Dans le cadre du projet « Une industrie culturelle en développement : l’architecture en terre », un programme ACP-UE d’appui au secteur culturel ACP « PAS DE FUTUR SANS CULTURE », programme du Groupe des États ACP financé par l’Union Européenne, le CISP, demandeur du projet, a organisé un concours d’idées international pour le pavillon de l’architecture en terre au Musée National Boubou Hama afin d’en assurer la visibilité et la médiatisation internationale.

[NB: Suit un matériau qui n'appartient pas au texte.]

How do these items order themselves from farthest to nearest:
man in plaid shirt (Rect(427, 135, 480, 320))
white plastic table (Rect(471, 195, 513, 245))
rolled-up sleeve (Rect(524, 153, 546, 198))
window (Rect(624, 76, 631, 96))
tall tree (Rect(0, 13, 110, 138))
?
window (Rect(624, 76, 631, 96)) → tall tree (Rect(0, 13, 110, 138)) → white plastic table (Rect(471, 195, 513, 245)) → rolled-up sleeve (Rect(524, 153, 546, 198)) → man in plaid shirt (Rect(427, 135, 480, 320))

L’objet du concours d’idées était de récompenser une proposition pour le pavillon de l’architecture en terre offrant un témoignage vivant de l’architecture en terre contemporaine et étalant les possibilités offertes par les techniques de construction en matériaux locaux et plus particulièrement la terre. Ce concours d’idées, ouvert  à des professionnels de la construction, enseignants, étudiants et stagiaires en architecture, a offert une occasion unique de se pencher sur la construction en terre au Niger.

 

Du 13 mars 2013 au 13 mai 2013, 62 inscriptions ont été enregistrées. Le 15 mai 2013, 34 projets ont été reçus et 33 projets ont été retenus par le comité de conformité des offres. Les projets sont en provenance de 18 pays différents : Algérie, Allemagne, Belgique, Bénin, Brésil, Bulgarie, Espagne, France, Grèce, Guatemala, Lituanie, Mali, Maroc, Niger, Nigéria, Sénégal, Togo, Tunisie.

 

Durant les mois de juin et juillet 2013, le jury s’est penché sur les propositions. Les idées étant d’une exceptionnelle qualité, le jury a finalement remis ses notes et nous sommes heureux de vous annoncer le palmarès suivant :

 

C’est l’équipe B au carré, composée de Abiola Akandé Yayi et Robert Soares de Lima, qui remporte le concours d’idées international pour le pavillon de l’architecture en terre au Musée National Boubou Hama à Niamey, Niger avec son projet « Les pieds sur terre ».

 

 

La liste des 10 premiers lauréats :

 

1ere place :

l’équipe B au Carré avec le projet « Les pieds sur terre » ;

2e place :

l’équipe BC-AS et Hanne avec le projet « Sama & Kasa » ;

3ème place :

l’équipe Atelier 970 – Architectes avec le projet : « Concours d’idées pour la construction d’un pavillon de l’architecture en terre » ;

4ème place :

Claire Guyet avec le projet : « Au-dessus, sur et dans la terre » ;

5ème place :

Marwan Yacef avec le projet : « Concours d’idées construction d’un pavillon de l’architecture en terre musée national Boubou Hama à Niamey » ;

6ème place :

l’équipe « Antre_Guillemets » avec le projet : « Jeux d’ombre » ;

7ème place :

l’équipe ALMN architectes avec le projet : « Terre à terre » ;

8ème place :

l’équipe LY avec le projet : « Le pavillon de l’architecture en terre » ;

9ème place :

l’équipe Terra Nova avec le projet : « Terra Nova » ;

10ème    place :

NBO architecte avec le projet : « Concours d’idées ».

 

 

Les propositions des 10 premiers lauréats seront publiées sur le site internet et la page Facebook du projet ainsi que lors d’une exposition dans le futur pavillon de l’architecture en terre qui sera construit au Musée National Boubou Hama à Niamey, Niger. Avant de pouvoir être publiées, les œuvres produites seront enregistrées par le CISP au dépôt légal nigérien conformément aux articles 1, 4, 5, 6, 7 et 8 de la Loi 2003-15 du 09 avril 2003.

 

L’inauguration du pavillon de l’architecture en terre se tiendra pendant le colloque international « La semaine de l’architecture en terre » qui aura lieu du 12 au 16 mai 2013 à Niamey en présence du mandataire de l’équipe gagnante du concours d’idées international.

 

L’équipe du CISP Niger remercie tous les participants pour leurs idées ainsi que pour l’intérêt qu’ils portent à ce projet, plus particulièrement à l’architecture en terre au Niger.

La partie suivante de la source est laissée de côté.